Bahkan dikabarkan elit politik tanah air juga akan menggelar Nobar di tempatnya masing-masing.

Dewan Pertimbangan Majelis Ulama Indonesia (MUI) seperti dilansir laman tribunnews,  pada momen 30 September 2018 menyerukan kepada seluruh elemen masyarakat untuk menyelenggarakan kegiatan nonton bareng film G30S/PKI.

“Kami serukan masing-masing ormas Islam dan keluarga besar bangsa lain, wabil khusus TNI saya kira sangat relevan untuk harus menonton film itu,” ujar Ketua Dewan Pertimbangan MUI, Din Syamsuddin, dikantor MUI, Jakarta Pusat, Rabu (26/9/2018).

Ditengah antusiasme ‘Nobar ‘ Film G30S/PKI, Wakil Sekretaris Jenderal Partai Demokrasi Indonesia Perjuangan (PDIP), Ahmad Basarah punya pendapat sedikit berbeda, Ia meminta agar bangsa ini tidak hanya disuguhi dengan tontonan berbau konflik.
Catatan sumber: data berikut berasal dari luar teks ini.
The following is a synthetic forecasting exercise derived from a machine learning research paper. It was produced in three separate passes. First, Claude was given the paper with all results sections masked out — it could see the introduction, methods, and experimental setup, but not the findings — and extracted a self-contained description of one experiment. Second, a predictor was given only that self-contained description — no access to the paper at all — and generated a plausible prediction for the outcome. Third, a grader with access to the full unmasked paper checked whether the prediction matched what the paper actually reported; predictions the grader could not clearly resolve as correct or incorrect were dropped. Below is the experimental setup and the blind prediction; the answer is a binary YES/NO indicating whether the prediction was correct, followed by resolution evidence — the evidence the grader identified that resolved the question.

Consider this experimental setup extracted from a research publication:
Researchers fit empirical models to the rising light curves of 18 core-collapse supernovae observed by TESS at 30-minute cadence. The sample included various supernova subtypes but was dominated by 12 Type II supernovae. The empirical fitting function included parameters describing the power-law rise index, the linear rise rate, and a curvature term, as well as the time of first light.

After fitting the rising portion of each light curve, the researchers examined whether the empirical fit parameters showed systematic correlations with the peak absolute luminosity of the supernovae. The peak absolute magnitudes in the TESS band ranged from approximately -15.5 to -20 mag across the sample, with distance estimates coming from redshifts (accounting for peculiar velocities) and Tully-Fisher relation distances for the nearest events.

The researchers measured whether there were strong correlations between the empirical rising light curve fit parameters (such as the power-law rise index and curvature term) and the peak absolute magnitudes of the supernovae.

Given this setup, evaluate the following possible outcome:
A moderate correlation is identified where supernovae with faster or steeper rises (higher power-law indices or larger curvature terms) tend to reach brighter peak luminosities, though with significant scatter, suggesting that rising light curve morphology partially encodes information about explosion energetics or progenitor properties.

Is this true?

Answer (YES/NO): NO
Menurutnya, harus ada perimbangan dengan tayangan bernarasi persatuan dan kesatuan.

“Janganlah, khususnya generasi muda, dicekoki dengan narasi sejarah konflik pendahulu bangsa saja. Tapi, harus ada keseimbangan. Tampilkan juga narasi sejarah tentang Indonesia menggalang persatuan,” ujar Basarah di Museum Kebangkitan Nasional, Senen, Jakarta Pusat, Selasa (25/9) seperti dilansir jawapos.

“Biarkan publik menggunakan nalarnya. Kalau Indonesia dipertontonkan perpecahannya kira-kira masyarakat di bawah ini akan mengambil contoh seperti apa?” sambungnya.
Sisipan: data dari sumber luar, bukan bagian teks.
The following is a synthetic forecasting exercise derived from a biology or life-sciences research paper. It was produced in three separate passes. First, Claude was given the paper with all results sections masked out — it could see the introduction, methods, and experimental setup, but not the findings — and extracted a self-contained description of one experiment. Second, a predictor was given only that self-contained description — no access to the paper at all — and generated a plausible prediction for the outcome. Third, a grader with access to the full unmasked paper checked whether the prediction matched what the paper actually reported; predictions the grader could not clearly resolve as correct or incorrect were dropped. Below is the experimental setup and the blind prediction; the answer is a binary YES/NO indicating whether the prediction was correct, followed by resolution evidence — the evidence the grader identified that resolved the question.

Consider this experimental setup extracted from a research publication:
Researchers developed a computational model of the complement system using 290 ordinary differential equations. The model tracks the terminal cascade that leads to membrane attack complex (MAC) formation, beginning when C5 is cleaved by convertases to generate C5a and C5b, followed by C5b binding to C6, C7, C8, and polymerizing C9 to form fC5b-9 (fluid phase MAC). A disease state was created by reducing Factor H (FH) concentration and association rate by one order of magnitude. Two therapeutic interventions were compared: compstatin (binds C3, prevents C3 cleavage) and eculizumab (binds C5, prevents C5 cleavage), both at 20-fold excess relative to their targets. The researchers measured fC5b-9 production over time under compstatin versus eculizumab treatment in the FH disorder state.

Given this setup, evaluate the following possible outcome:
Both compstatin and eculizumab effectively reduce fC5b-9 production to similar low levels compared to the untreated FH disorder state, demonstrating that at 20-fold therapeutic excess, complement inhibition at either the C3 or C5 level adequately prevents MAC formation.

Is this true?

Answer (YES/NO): NO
Meski demikian Wakil Ketua MPR RI itu tidak melarang adanya pemutaran film Pengkhianatan G30S PKI tersebut. Hanya saja dia menyarankan diputar juga film-film bernarasi kesatuan bangsa sebagai penyeimbangnya. Sehingga masyarakat dapat mencerna setiap tayangan dengan baik.

“Sebagai sebuah pilihan ya monggo (nonton film itu). Tapi, demi keadilan generasi bangsa hadirkankah narasi sejarah bahwa selain sejarah konflik, pendahulu bangsa kita telah mengajarkan kesatuan bangsa Indonesia,” terangnya.

Saran dari Basarah, film-film sejarah yang dianggap layak ditonton harus memenuhi beberapa syarat. Seperti objektivitas tayangan, hingga manfaat bagi penonton setelah menyaksikan tontonan tersebut.